CEL ĆWICZENIA: Czy możesz wiernie przepisać fragment poniższego wykazu, który zaczyna się wierszem zawierającym „Does the position”, a kończy wierszem zawierającym „319 centimetres”, łącznie z oboma tymi wierszami? Obrazy pomiń.

MATERIAŁ DO ĆWICZENIA:
==*==
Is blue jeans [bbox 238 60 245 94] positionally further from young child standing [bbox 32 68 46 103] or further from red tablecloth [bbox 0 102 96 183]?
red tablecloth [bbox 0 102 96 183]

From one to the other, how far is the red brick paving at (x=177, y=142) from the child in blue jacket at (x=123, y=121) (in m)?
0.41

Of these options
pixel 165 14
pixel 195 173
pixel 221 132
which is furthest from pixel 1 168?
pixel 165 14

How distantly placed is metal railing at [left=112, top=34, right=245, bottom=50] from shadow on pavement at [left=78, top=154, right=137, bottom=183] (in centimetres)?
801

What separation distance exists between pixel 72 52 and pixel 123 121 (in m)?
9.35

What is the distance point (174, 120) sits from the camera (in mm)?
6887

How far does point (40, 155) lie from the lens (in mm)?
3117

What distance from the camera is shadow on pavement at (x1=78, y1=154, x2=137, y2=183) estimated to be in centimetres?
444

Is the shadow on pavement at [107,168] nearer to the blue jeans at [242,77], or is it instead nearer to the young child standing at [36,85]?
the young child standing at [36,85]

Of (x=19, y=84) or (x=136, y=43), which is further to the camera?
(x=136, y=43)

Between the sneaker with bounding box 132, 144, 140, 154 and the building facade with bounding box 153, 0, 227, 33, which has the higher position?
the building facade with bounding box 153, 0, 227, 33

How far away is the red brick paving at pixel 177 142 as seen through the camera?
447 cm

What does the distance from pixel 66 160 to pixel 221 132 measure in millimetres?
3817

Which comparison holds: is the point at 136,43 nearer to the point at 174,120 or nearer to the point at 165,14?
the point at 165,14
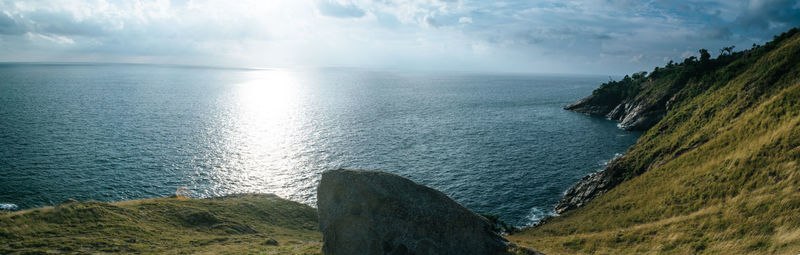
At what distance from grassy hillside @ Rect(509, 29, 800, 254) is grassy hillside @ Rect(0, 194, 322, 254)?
33725mm

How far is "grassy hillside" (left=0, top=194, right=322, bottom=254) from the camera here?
34.5 m

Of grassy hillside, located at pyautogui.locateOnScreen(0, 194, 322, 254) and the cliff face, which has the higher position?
the cliff face

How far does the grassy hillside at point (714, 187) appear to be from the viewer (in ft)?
102

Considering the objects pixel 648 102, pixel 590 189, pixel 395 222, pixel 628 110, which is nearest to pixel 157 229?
pixel 395 222

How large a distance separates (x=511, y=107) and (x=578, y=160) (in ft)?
349

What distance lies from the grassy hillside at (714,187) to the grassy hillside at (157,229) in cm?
3372

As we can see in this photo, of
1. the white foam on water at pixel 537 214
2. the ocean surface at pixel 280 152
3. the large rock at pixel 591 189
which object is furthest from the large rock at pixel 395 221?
the large rock at pixel 591 189

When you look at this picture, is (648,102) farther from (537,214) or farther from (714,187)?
(714,187)

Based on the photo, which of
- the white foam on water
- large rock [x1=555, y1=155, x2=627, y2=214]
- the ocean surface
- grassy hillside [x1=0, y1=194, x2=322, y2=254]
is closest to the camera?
grassy hillside [x1=0, y1=194, x2=322, y2=254]

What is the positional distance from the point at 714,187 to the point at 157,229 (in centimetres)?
6909

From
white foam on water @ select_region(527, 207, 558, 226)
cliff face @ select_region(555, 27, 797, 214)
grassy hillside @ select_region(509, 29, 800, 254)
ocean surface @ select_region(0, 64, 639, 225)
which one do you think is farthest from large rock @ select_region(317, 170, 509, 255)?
cliff face @ select_region(555, 27, 797, 214)

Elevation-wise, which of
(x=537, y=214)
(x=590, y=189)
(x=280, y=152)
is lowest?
(x=537, y=214)

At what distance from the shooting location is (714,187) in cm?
4119

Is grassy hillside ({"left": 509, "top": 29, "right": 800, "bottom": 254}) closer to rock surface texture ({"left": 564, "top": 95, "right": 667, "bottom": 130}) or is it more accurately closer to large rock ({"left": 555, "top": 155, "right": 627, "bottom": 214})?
large rock ({"left": 555, "top": 155, "right": 627, "bottom": 214})
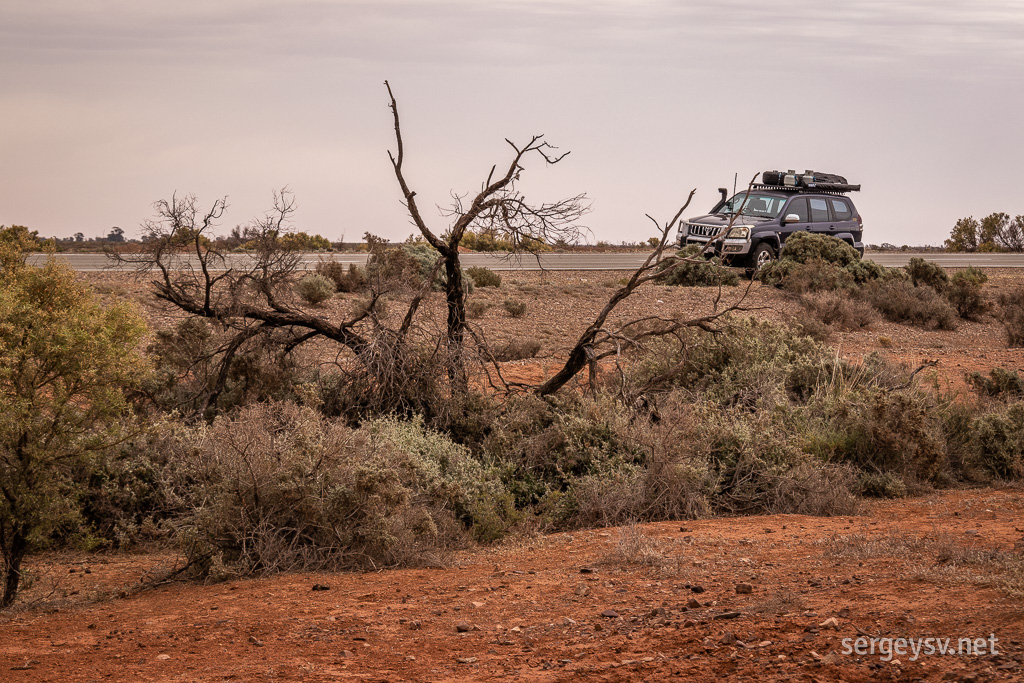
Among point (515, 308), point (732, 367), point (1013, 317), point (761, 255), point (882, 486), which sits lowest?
point (882, 486)

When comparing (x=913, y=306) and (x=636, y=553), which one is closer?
(x=636, y=553)

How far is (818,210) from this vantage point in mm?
25031

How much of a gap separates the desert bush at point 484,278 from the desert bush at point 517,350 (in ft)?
21.4

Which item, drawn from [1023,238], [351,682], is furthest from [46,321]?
[1023,238]

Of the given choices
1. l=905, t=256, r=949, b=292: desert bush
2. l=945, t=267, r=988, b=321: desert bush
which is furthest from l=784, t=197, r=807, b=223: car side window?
l=945, t=267, r=988, b=321: desert bush

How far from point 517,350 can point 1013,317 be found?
1013 centimetres

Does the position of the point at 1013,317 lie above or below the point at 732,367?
above

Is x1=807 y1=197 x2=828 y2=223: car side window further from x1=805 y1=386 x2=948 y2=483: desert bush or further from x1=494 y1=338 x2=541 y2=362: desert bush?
x1=805 y1=386 x2=948 y2=483: desert bush

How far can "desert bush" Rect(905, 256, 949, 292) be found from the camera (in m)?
22.8

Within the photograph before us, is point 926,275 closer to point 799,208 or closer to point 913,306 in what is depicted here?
point 799,208

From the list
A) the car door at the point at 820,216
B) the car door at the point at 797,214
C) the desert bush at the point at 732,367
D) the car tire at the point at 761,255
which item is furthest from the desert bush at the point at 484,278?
the desert bush at the point at 732,367

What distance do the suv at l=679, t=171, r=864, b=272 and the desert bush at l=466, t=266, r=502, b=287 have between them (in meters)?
4.77

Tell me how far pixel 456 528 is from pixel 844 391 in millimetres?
5097

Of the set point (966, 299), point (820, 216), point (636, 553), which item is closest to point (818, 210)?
point (820, 216)
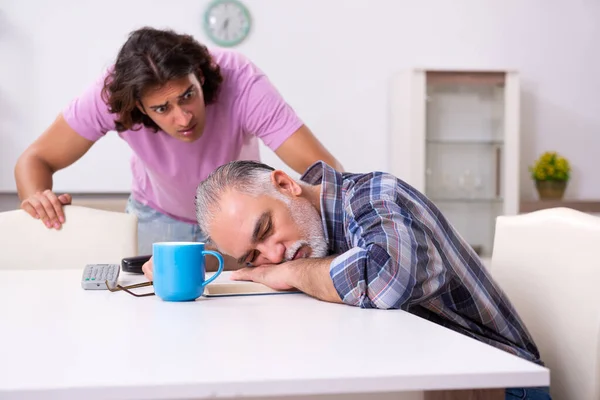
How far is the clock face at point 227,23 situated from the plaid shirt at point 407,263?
319 centimetres

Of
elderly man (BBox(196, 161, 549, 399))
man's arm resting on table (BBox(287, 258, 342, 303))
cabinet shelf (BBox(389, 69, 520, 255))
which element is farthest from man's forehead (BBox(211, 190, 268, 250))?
cabinet shelf (BBox(389, 69, 520, 255))

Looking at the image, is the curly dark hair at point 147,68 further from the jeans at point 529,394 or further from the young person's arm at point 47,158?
the jeans at point 529,394

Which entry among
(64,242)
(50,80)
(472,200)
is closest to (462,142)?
(472,200)

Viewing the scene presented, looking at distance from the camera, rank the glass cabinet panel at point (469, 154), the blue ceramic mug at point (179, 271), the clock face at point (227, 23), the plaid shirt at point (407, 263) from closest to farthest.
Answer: the plaid shirt at point (407, 263)
the blue ceramic mug at point (179, 271)
the clock face at point (227, 23)
the glass cabinet panel at point (469, 154)

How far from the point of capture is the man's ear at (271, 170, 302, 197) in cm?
141

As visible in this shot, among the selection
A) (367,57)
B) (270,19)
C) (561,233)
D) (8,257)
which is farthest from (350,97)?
(561,233)

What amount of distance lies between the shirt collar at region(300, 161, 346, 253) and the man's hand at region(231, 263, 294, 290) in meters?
0.12

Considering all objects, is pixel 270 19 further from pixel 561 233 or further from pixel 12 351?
pixel 12 351

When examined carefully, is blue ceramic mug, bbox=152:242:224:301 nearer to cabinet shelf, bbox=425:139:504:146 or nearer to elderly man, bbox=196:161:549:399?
elderly man, bbox=196:161:549:399

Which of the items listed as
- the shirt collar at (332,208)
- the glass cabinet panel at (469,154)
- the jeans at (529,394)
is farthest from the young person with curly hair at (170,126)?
the glass cabinet panel at (469,154)

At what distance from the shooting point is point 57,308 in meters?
1.23

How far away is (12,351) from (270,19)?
3919mm

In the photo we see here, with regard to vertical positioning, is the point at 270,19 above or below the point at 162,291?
above

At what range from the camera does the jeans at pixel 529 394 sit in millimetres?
1233
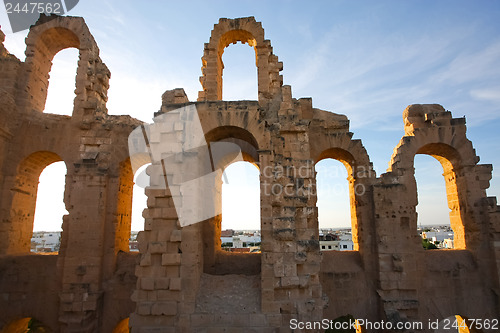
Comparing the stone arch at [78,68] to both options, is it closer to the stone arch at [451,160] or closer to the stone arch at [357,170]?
the stone arch at [357,170]

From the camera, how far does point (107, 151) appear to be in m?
9.90

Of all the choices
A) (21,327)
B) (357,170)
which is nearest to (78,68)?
(21,327)

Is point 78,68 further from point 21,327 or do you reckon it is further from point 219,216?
point 21,327

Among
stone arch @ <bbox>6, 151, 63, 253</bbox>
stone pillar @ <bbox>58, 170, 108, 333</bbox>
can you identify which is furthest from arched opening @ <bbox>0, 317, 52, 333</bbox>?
stone arch @ <bbox>6, 151, 63, 253</bbox>

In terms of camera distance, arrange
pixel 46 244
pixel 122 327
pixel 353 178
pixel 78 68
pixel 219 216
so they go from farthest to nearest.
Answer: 1. pixel 46 244
2. pixel 78 68
3. pixel 353 178
4. pixel 219 216
5. pixel 122 327

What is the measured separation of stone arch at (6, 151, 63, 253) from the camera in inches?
376

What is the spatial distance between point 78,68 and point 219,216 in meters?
7.22

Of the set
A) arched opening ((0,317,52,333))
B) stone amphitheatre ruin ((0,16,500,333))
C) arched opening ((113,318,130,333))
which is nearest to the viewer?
stone amphitheatre ruin ((0,16,500,333))

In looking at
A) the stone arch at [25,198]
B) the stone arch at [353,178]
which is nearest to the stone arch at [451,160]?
the stone arch at [353,178]

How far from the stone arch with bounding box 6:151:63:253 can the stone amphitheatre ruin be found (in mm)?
40

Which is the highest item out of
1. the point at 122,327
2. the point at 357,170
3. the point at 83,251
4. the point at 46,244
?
the point at 357,170

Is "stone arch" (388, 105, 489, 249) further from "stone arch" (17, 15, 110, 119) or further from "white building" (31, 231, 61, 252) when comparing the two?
"white building" (31, 231, 61, 252)

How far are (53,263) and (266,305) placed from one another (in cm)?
707

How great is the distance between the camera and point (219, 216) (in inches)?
395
==*==
WYKONANE ZADANIE:
Does the position of the point at 1013,317 lie above or below the point at 732,367?
above

Is x1=807 y1=197 x2=828 y2=223: car side window further from x1=805 y1=386 x2=948 y2=483: desert bush or further from x1=494 y1=338 x2=541 y2=362: desert bush?
x1=805 y1=386 x2=948 y2=483: desert bush

How far can "desert bush" Rect(905, 256, 949, 292) be found from the camera (in m)?
22.8

Within the photograph before us, is point 926,275 closer to point 799,208 or closer to point 913,306 in what is depicted here?
point 799,208

From the list
A) the car door at the point at 820,216
B) the car door at the point at 797,214
C) the desert bush at the point at 732,367
D) the car tire at the point at 761,255
which item is furthest from the desert bush at the point at 484,278?
the desert bush at the point at 732,367

What distance do the suv at l=679, t=171, r=864, b=272 and the desert bush at l=466, t=266, r=502, b=287 have between them (in meters)?
4.77

Tell me how far pixel 456 528 is from pixel 844 391 in millimetres?
5097

Of the set point (966, 299), point (820, 216), point (636, 553), which item is closest to point (818, 210)?
point (820, 216)
How far is the clock face at point 227,23 situated from the plaid shirt at point 407,263?
319 centimetres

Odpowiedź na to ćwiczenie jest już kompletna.